The decision is affirmed.

So ordered.

_____________________
Frederick E. Levine
Administrative Law Judge

_____________________
Sara Holmes Wilson
Administrative Law Judge

_____________________
William A. McCarthy
Administrative Law Judge

FEL/kai

Filed: February 7, 2003






1 The June 18, 2001 report of Dr. Kevin C. Flynn, the employee's treating psychologist, was also admitted into evidence since it was adopted by Dr. Paolitto as his own. (Dec. 325.) Dr.

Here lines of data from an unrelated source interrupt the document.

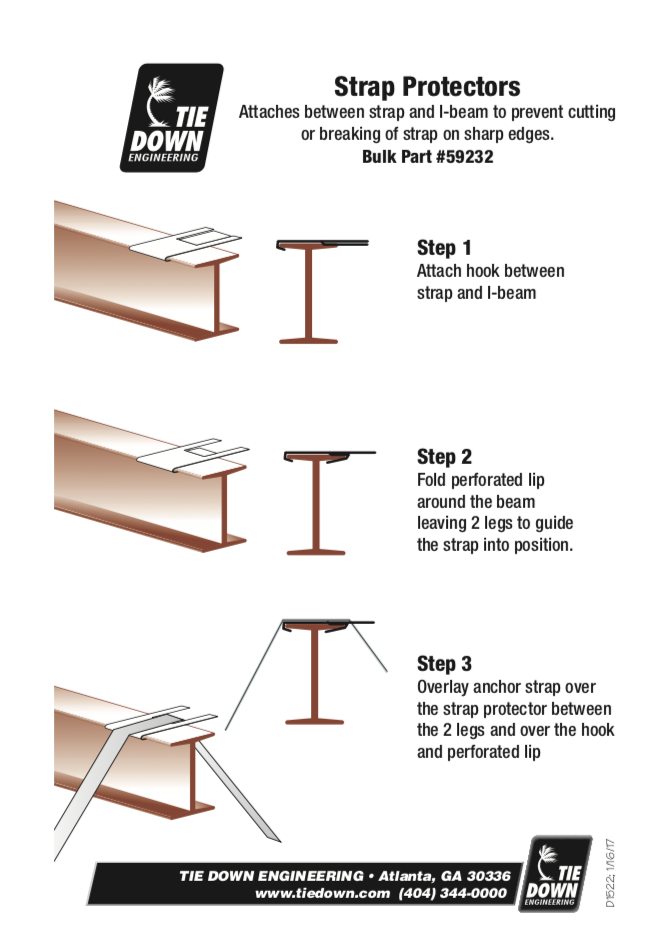 TIE DOWN ENGINEERING

Strap Protectors

Attaches between strap and I-beam to prevent cutting or breaking of strap on sharp edges.

Bulk Part #59232

Step 1
Attach hook between strap and I-beam

Step 2
Fold perforated lip around the beam leaving 2 legs to guide the strap into position.

Step 3
Overlay anchor strap over the strap protector between the 2 legs and over the hook and perforated lip

TIE DOWN ENGINEERING • Atlanta, GA 30336
www.tiedown.com (404) 344-0000

TIE DOWN ENGINEERING

D1522; 1/16/17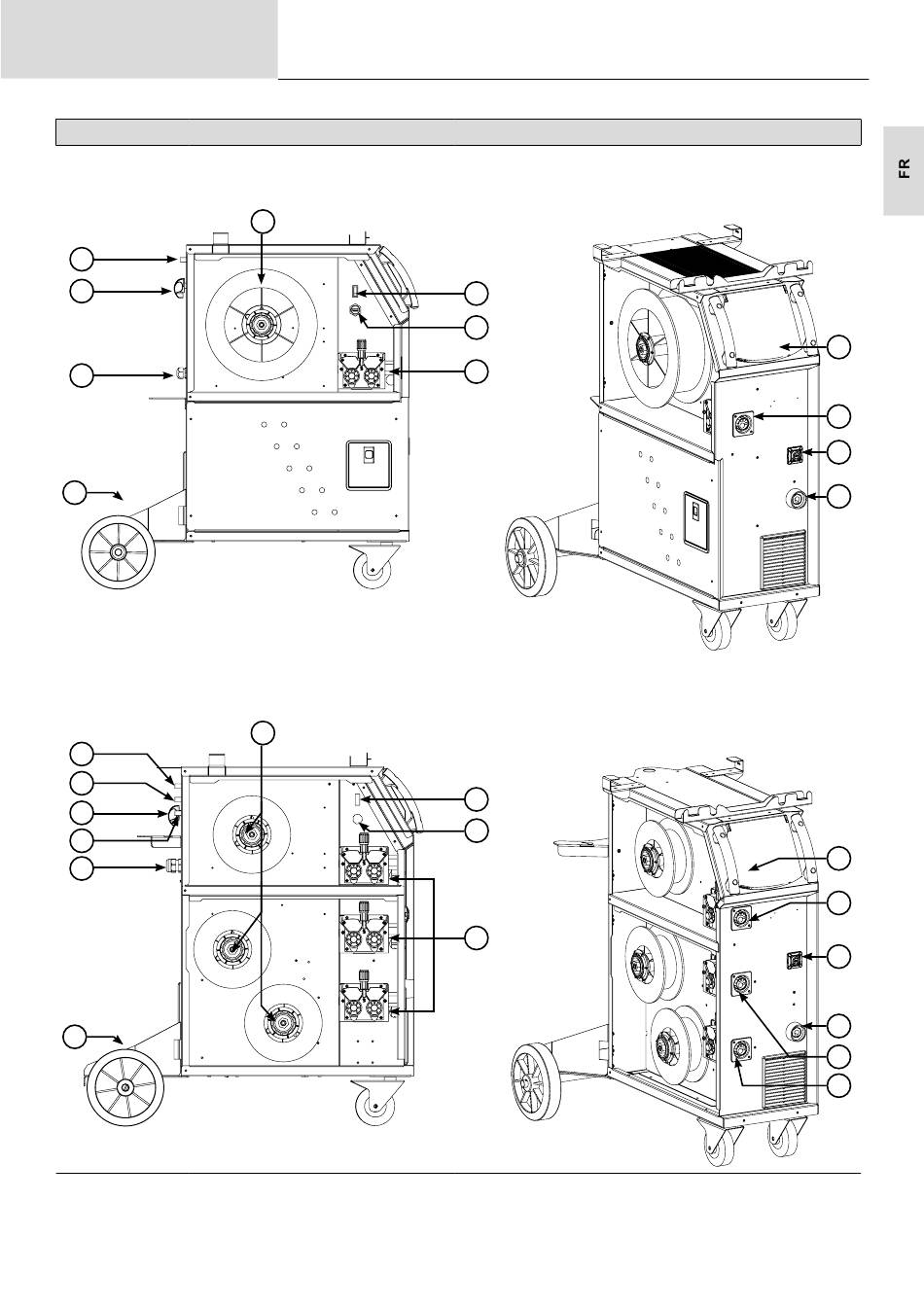 FR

Gilbert's report does not bear on the issues before us.

2 General Laws c. 152, § 1(7A), states, in pertinent part, as follows:

If a compensable injury or disease combines with a pre-existing condition, which resulted from an injury or disease not compensable under this chapter, to cause or prolong disability or need for treatment, the resultant condition shall be compensable only to the extent such compensable injury or disease remains a major but nor necessarily predominant cause of disability or need for treatment.

3 The employee's psychiatric condition is, at best, a sequella of the employee's orthopedic condition. (Ced. 329.)

4 As a result, we do not consider the correctness of the administrative judge's finding that the employee's present disability is not all causally related to the industrial injury. (Dec. 328-329.)